The annual panic in the UK begins, as a little bit of cold weather approaches. Are your clients educated in the whys and wherefores of aircraft de-icing and anti-icing when it comes to private jet charter?

Here are 10 points for clients to consider (less Point 10) when it comes to cold weather operations:

1. All aircrew undergo annual cold weather operations training both online and practically in the simulator. If clients are concerned about ice/snow on the aircraft, we urge them always to speak to the aircrew. There’s no silly questions when it comes to cold weather operations in aviation.

2. De-icing/Anti-icing is never normally included in a charter quote, it’s an extra and charged after the event. Depending upon weather conditions, aircraft might only require de-icing.

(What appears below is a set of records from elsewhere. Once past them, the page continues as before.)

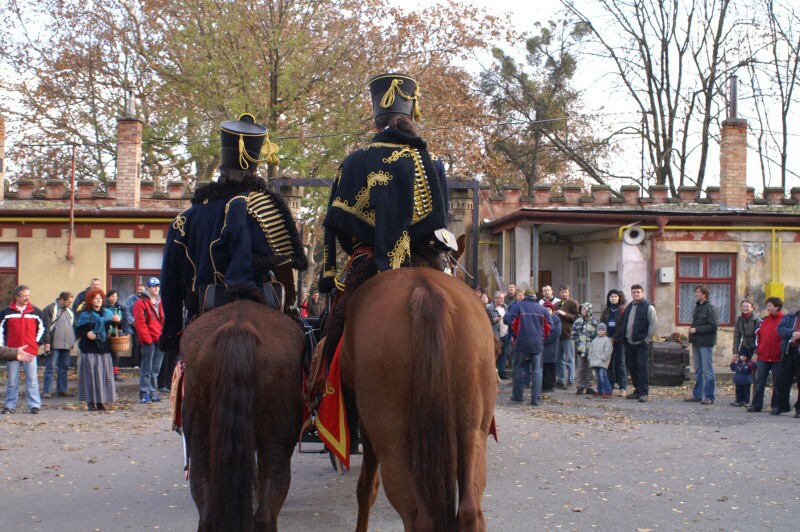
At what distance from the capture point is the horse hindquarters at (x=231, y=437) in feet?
13.3

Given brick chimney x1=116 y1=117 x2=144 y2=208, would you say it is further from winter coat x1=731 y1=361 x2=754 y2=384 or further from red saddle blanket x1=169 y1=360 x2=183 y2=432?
red saddle blanket x1=169 y1=360 x2=183 y2=432

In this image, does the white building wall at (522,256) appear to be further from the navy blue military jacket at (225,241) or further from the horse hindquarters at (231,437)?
the horse hindquarters at (231,437)

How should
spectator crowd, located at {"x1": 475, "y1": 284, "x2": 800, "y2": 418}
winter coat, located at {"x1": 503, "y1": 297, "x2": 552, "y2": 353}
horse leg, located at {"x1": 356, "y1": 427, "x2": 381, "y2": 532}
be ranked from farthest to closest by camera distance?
winter coat, located at {"x1": 503, "y1": 297, "x2": 552, "y2": 353}, spectator crowd, located at {"x1": 475, "y1": 284, "x2": 800, "y2": 418}, horse leg, located at {"x1": 356, "y1": 427, "x2": 381, "y2": 532}

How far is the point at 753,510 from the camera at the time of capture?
22.9 feet

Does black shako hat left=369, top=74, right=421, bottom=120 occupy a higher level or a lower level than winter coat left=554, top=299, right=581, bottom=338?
higher

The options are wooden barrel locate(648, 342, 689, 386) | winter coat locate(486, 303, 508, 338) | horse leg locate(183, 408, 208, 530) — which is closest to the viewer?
horse leg locate(183, 408, 208, 530)

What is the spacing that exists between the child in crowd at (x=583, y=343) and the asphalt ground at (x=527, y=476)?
2.90 meters

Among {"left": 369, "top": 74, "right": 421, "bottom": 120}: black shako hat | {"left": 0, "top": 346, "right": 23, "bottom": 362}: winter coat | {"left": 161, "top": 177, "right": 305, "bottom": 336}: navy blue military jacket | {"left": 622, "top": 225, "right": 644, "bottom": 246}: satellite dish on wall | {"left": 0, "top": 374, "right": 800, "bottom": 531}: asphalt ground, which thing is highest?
{"left": 622, "top": 225, "right": 644, "bottom": 246}: satellite dish on wall

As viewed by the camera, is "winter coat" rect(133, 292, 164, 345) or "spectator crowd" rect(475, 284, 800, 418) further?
"winter coat" rect(133, 292, 164, 345)

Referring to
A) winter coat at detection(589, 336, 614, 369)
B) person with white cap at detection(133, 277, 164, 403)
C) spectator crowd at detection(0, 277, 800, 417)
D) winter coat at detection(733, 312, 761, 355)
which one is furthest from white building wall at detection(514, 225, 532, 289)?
person with white cap at detection(133, 277, 164, 403)

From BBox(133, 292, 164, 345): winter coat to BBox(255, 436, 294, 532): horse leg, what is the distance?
1050 centimetres

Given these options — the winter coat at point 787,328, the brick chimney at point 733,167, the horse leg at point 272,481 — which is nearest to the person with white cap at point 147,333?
the winter coat at point 787,328

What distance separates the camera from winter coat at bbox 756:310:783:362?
14.0 metres

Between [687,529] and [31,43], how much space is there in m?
31.1
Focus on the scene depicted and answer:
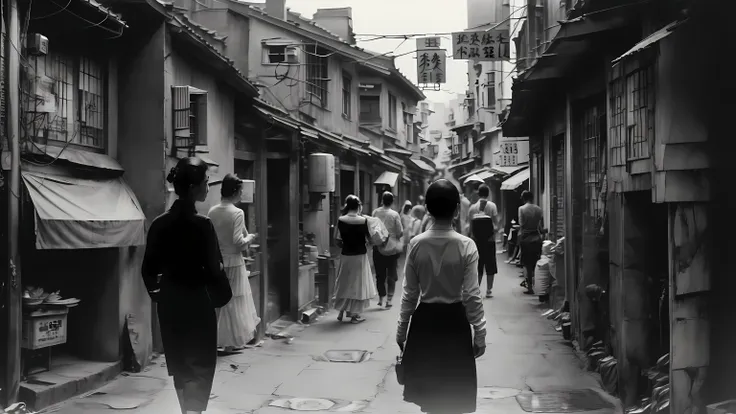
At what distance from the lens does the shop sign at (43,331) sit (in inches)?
315

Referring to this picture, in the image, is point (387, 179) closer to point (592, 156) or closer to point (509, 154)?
point (509, 154)

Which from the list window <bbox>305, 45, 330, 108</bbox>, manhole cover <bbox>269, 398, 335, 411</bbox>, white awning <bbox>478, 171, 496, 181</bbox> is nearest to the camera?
manhole cover <bbox>269, 398, 335, 411</bbox>

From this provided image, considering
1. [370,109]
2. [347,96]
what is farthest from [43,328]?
[370,109]

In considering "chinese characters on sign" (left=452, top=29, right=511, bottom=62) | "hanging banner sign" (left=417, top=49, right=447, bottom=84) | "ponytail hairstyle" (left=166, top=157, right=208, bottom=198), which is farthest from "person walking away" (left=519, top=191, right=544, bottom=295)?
"ponytail hairstyle" (left=166, top=157, right=208, bottom=198)

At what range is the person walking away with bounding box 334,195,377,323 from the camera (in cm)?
1452

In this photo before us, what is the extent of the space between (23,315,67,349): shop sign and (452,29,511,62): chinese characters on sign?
1184 centimetres

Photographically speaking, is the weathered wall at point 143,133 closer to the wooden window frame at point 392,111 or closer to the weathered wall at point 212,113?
the weathered wall at point 212,113

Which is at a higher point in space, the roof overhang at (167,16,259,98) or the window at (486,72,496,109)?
the window at (486,72,496,109)

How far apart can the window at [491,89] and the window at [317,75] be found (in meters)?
16.5

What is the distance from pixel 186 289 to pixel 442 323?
1.92 meters

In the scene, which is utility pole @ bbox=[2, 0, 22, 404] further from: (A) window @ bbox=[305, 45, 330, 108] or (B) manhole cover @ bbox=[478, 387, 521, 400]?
(A) window @ bbox=[305, 45, 330, 108]

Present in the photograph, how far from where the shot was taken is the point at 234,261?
34.2ft

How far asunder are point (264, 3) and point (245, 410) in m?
19.9

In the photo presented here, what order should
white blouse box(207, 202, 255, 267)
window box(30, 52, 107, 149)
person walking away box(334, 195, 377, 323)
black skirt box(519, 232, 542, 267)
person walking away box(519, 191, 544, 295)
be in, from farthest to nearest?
black skirt box(519, 232, 542, 267) → person walking away box(519, 191, 544, 295) → person walking away box(334, 195, 377, 323) → white blouse box(207, 202, 255, 267) → window box(30, 52, 107, 149)
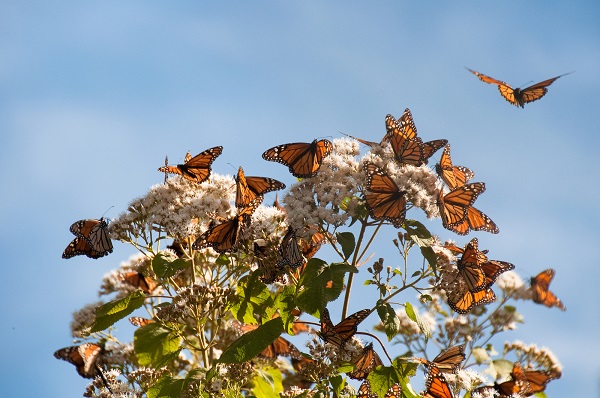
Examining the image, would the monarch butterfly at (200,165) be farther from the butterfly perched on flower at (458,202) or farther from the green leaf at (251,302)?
the butterfly perched on flower at (458,202)

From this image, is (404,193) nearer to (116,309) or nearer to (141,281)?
(116,309)

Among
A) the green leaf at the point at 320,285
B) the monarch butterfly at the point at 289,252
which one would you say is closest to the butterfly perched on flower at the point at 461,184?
the green leaf at the point at 320,285

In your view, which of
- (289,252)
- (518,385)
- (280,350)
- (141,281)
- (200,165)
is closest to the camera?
(289,252)

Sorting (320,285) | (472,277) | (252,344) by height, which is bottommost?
(252,344)

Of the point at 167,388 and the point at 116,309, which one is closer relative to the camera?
the point at 167,388

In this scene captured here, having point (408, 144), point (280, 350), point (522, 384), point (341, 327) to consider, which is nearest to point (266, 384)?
point (280, 350)

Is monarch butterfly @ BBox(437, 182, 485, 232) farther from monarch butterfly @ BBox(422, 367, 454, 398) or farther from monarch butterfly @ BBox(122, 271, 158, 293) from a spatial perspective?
monarch butterfly @ BBox(122, 271, 158, 293)
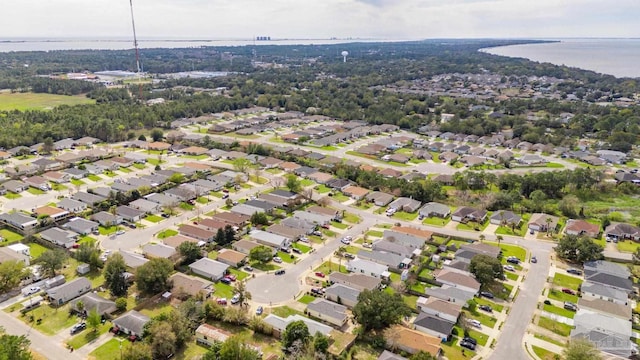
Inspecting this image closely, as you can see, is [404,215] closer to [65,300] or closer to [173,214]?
[173,214]

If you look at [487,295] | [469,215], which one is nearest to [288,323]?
[487,295]

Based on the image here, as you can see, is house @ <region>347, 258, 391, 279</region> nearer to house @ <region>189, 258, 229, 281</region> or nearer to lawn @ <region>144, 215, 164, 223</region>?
house @ <region>189, 258, 229, 281</region>

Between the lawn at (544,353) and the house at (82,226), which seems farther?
the house at (82,226)

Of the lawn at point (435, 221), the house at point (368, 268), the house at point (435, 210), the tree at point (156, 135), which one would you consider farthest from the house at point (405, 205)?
the tree at point (156, 135)

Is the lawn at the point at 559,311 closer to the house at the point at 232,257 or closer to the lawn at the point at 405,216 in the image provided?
the lawn at the point at 405,216

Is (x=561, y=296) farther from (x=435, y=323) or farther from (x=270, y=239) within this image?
(x=270, y=239)

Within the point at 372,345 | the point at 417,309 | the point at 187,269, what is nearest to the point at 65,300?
the point at 187,269
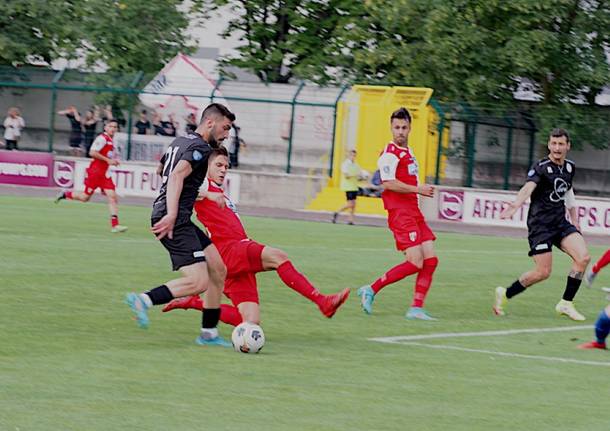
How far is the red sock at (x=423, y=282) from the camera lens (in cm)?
1348

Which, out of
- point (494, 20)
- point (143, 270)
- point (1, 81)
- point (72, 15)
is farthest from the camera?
point (72, 15)

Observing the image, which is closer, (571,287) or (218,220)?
(218,220)

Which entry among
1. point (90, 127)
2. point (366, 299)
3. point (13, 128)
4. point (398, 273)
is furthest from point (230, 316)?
point (13, 128)

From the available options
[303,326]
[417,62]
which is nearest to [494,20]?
[417,62]

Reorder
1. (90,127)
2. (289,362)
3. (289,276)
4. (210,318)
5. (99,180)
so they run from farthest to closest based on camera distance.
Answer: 1. (90,127)
2. (99,180)
3. (289,276)
4. (210,318)
5. (289,362)

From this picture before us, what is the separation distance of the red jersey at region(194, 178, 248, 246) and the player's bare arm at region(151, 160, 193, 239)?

3. De-icing is the removal of any frozen or semi frozen moisture from critical external surfaces of an aircraft on the ground prior to flight.

4. Anti-icing is the protection of those surfaces from any frozen or semi frozen moisture for the period between treatment and becoming airborne. The fluid is anyone of 4 types applied depending upon weather conditions.

5. Larger aircraft operators offer “de-icing” insurance in some shape or form. A good Charter Broker will look at the weather forecast ahead to assist you with your decision making.

6. De-icing and Anti-Icing are invoiced according to amount of fluid and type of fluid used in litres. The bigger the aircraft the bigger the bill and it can run into thousands of Euros.

7. Airport operations slow up during cold weather operations. De-icing and Anti-icing have a “hold-over” time – ie; the time between completion of de-icing and anti-icing, and the time by which the aircraft must be airborne.

8. If an aircraft is not airborne by the end of the “hold-over” time, the aircraft must return to the de-icing apron to be completely de-iced and anti-iced again – an additional expense for charter clients. Now let’s talk about that de-icing insurance again….

9. Aircraft generally cannot use their in-built anti-icing systems to de-ice themselves on the ground, it can only be used for airborne pro-active anti-icing operations, and can only normally be turned on just prior to thrust increase for take off.

10. The callsign of the de-icing team at Vienna’s Schwechat airport is “Iceman” – True.